• [Brief]:
Reproduce word for word the stretch of the passage about the ax incident in Breckenridge from "Meanwhile, Appellant told" through "had already happened.".

• [Text excerpt]:
----------

The evidence shows that on the afternoon of May 21, 2006, Appellant and his dog walked down the streets of Breckenridge, Stephens County, 
Texas. Appellant was carrying a double-bladed ax.  He told a neighbor who lived less than a block from him “that he was tired of all the electronic BS [and] that he was heading down to the police station and was going to take care of business and kill somebody.”  Appellant had a “normal” look on his face.  After the conversation, Appellant walked south.  The neighbor called the police department to report that Appellant “was coming down with an ax to take care of the electronics” and also mentioned the dog, but he did not say anything about Appellant’s threat to kill anyone.  

Meanwhile, Appellant told another neighbor who lived south of him and who also saw him walking down the street and carrying an ax that he was “going to go up to the police department and get rid of some of them cops down there.”  His demeanor was “normal.”  That neighbor did not have a telephone, so she drove to the courthouse to let the police know that Appellant was coming.  By the time she got there, she heard gunshots, so she knew that something had already happened. 

DPS Trooper Grant Atkinson, the complainant, was in the dispatch office of the Breckenridge Police Department when the call came in.  He was wearing his uniform.  Soon after the dispatcher radioed the information to other officers and requested assistance, Atkinson saw Appellant outside, on the other side of the police station’s outer door.  As Atkinson walked from the interior door to the outer door, he saw Appellant turn around and head away from the building.  But when Atkinson exited the building, Appellant turned back around, facing him.  Atkinson drew his pistol and repeatedly screamed at Appellant, who was about twelve feet away, to drop the ax.  Then Appellant yelled, “Shoot me . . . [;] just shoot me.”

----------

• [Available data]:
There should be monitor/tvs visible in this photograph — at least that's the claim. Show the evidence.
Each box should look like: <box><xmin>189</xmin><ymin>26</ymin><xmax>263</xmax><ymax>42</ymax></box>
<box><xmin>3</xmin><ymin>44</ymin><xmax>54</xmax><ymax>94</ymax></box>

----------

• [Expected output]:
Meanwhile, Appellant told another neighbor who lived south of him and who also saw him walking down the street and carrying an ax that he was “going to go up to the police department and get rid of some of them cops down there.”  His demeanor was “normal.”  That neighbor did not have a telephone, so she drove to the courthouse to let the police know that Appellant was coming.  By the time she got there, she heard gunshots, so she knew that something had already happened.